É praticamente consenso no Comitê de Gestão da Saúde, criado para sanar a crise no setor, que a solução passará pela viabilização de recursos novos e não pela transferência de verbas que seriam originalmente aplicadas em outras políticas públicas. Equipe econômica do governo, prefeitos e deputados se debruçaram sobre os números do Estado na tarde desta segunda-feira (5) e tiraram algumas propostas que ainda serão aperfeiçoadas. Uma delas é que se aumente a taxação do diesel em Mato Grosso, cuja arrecadação extra será totalmente convertida para a saúde.

Outras propostas levantadas foram sobre a taxação de usinas e a ativação da Loteria do Estado de Mato Grosso (Lemat). O secretário de Fazenda Gustavo Oliveira ficou incumbido de trazer para a próxima reunião do comitê números concretos sobre os impactos que as propostas aventadas trariam, tanto para o contribuinte quanto para o aumento da capacidade de investimento na Saúde do Estado.

“Os prefeitos apresentaram algumas propostas, nós vamos estudar as propostas para ver quais delas tem viabilidade econômica e política, mas na verdade a reunião tratou mais foi de um rearranjo no sistema de saúde”, explicou Oliveira. “Nós ficamos de apresentar uma radiografia completa de quais são as cargas, porque a alíquota não é carga, é o que a gente sempre fala. Não adianta olhar só a alíquota, tem que olhar a carga tributária final em cima de cada segmento”, completou.

Para o presidente da Associação Mato-grossense dos Municípios, Neurilan Fraga, a utilização do Fethab como ajuda emergencial para a saúde já está descartada. “O secretário de Fazenda e a equipe econômica do governo ficou de nos próximos dias nos apresentar essa saída financeira”, argumentou. “O que está se propondo é uma fonte de recursos novos que entraram no caixa do governo do estado e consequentemente resolveria o problema imediato da saúde como também a médio e longo prazo”, completou.

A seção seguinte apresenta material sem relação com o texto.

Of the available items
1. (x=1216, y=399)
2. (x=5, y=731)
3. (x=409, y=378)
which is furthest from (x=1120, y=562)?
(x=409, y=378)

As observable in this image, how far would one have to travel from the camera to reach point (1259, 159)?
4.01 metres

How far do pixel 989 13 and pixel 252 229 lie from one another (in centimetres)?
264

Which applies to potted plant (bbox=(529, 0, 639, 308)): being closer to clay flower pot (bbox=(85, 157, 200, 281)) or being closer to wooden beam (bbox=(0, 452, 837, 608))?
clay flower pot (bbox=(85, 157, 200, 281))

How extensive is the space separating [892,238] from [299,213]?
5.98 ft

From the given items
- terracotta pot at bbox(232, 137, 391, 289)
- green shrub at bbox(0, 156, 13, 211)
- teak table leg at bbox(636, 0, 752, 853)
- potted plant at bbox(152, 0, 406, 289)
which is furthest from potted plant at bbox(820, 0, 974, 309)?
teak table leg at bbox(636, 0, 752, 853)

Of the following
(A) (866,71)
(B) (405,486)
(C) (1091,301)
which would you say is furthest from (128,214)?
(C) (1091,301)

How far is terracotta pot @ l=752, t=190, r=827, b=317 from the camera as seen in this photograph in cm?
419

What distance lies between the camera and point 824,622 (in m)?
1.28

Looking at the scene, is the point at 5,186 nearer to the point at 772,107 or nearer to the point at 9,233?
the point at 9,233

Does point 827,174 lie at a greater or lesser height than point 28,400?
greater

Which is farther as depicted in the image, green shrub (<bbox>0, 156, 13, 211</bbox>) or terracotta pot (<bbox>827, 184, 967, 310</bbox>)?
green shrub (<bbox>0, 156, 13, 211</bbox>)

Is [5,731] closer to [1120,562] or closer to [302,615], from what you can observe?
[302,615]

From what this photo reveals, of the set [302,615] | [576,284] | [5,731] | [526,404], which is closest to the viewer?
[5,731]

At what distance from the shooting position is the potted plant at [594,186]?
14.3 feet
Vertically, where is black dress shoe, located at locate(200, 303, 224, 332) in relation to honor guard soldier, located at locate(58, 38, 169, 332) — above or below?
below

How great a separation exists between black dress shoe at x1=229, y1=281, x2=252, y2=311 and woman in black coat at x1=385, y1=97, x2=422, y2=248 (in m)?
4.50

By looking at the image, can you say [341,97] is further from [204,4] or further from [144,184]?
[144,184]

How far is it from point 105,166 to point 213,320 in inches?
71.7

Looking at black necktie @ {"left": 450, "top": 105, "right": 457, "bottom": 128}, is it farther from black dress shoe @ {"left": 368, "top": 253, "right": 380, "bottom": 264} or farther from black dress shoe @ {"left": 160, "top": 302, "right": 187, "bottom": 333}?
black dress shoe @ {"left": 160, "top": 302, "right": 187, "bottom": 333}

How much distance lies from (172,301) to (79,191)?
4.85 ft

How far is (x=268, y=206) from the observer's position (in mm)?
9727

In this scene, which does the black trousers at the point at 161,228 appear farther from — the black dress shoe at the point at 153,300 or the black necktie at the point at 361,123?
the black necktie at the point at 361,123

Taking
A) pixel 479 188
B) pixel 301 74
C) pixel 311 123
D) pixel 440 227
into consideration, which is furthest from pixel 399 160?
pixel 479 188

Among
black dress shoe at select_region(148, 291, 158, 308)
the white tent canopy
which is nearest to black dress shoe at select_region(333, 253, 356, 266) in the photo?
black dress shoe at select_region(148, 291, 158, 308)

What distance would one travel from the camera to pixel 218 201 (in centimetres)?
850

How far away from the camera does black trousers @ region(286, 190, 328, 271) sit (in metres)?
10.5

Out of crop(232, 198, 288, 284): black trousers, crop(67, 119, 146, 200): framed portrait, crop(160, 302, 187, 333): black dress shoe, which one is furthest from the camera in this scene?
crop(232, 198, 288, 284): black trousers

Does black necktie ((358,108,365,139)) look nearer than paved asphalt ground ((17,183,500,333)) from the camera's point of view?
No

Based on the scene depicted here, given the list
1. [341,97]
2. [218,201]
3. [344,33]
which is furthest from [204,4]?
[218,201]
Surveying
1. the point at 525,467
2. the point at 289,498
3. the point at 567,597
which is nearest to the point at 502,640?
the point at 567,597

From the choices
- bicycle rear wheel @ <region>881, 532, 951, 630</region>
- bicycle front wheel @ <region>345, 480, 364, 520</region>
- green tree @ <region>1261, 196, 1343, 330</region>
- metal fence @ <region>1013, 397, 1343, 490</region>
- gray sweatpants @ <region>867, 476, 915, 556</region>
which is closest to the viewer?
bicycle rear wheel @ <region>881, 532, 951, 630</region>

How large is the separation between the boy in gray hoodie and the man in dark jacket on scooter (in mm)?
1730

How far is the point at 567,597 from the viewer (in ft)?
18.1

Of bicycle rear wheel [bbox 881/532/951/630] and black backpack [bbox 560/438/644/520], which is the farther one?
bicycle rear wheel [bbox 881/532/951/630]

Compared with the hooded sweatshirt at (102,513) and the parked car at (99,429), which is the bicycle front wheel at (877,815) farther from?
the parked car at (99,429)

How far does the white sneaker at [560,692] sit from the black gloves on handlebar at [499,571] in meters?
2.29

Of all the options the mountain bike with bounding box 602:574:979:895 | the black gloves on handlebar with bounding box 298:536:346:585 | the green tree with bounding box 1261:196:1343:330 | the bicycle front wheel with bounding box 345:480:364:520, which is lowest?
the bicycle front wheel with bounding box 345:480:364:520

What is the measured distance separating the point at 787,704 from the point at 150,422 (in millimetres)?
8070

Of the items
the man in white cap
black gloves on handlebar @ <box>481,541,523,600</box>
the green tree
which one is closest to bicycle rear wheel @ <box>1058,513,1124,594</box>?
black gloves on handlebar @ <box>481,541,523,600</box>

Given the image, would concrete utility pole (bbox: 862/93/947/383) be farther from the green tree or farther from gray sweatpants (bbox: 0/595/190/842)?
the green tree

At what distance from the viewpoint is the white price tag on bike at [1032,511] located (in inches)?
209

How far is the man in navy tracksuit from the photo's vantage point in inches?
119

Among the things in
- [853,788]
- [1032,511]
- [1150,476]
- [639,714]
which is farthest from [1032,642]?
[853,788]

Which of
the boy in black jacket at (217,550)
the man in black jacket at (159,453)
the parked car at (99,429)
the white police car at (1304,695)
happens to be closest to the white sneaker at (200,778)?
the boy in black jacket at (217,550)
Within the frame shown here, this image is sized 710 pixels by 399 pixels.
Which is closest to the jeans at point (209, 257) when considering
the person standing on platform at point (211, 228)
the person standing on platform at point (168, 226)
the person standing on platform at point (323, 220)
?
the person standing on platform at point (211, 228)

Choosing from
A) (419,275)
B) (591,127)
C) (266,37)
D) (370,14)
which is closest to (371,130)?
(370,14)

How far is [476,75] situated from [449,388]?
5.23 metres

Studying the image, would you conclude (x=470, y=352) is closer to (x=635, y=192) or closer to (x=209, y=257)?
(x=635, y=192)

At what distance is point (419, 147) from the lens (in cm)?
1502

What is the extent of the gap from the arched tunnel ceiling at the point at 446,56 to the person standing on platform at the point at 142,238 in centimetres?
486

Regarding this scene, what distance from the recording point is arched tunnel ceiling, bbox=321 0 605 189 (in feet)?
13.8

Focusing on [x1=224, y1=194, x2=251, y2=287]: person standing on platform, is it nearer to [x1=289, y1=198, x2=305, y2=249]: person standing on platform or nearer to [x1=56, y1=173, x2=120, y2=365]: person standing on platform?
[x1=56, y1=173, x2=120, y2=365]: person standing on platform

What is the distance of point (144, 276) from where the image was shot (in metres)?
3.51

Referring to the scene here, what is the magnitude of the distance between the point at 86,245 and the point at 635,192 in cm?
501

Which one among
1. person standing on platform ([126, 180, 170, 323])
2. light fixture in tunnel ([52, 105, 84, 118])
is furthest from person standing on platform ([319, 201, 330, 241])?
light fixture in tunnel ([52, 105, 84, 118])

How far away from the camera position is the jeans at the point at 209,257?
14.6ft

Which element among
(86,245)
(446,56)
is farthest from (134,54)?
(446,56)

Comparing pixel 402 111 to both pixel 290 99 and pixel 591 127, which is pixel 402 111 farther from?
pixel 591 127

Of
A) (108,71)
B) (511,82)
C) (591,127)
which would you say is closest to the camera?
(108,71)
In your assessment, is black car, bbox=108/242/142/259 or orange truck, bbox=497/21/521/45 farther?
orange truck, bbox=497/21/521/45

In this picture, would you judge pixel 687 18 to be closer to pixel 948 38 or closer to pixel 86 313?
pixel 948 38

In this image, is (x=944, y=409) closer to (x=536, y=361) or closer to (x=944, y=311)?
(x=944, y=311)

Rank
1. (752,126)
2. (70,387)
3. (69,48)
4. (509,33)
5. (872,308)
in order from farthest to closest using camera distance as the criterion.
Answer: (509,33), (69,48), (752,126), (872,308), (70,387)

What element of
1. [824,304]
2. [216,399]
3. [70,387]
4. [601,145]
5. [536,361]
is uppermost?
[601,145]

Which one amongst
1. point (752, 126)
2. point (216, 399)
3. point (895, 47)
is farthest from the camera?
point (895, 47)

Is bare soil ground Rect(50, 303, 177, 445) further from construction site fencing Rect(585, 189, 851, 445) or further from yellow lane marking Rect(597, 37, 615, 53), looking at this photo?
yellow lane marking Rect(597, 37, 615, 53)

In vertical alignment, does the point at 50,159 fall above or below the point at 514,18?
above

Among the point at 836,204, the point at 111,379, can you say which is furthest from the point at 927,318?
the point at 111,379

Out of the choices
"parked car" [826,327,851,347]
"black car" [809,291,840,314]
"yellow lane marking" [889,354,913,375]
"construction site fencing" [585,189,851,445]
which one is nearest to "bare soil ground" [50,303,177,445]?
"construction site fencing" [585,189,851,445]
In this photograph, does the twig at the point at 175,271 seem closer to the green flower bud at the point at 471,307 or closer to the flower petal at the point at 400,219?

A prefeita de Sinop, Rosana Martinelli (PR), membro do comitê, afirmou que vê com reservas a proposta de aumentar a taxação do diesel, prevendo um aumento em cadeia dos produtos consumidos no estado e também no caixa das prefeituras. “O principal consumido do diesel do estado são as prefeituras e nós vamos estar pagando diretamente isso”, argumentou. “A partir do momento que você aumenta o diesel, você aumenta o custo de tudo”, completou.

Renúncia fiscal

Também entrou em pauta a revisão da política de renúncia fiscal do governo. “O que foi colocado e nós não concordamos é que dê novamente às empresas que deram 10 anos de incentivo, prorrogar por mais 10 anos. Essa empresa já teve o benefício, nós temos que dar oportunidade para outras. Se com dez anos a empresa recebendo esse incentivo ela não se viabilizou, dificilmente ela se viabilizará”, sustenta a prefeita.

O secretário José Adolpho, da Casa Civil, destacou o esforço do governo de buscar ouvir os prefeitos para solucionar o problema. “Os municípios são e serão sempre ouvidos. O presidente Neurilan tem as portas abertas, meu gabinete está de portas abertas para ele”, sustentou. A proposta para a solução da crise a ser apontada pelo governo, segundo Adolpho, é de uma contribuição melhor distribuída para todos os cidadãos com valor ínfimo, praticamente sem muito impacto para a sociedade, mas que ajude o caixa do governo.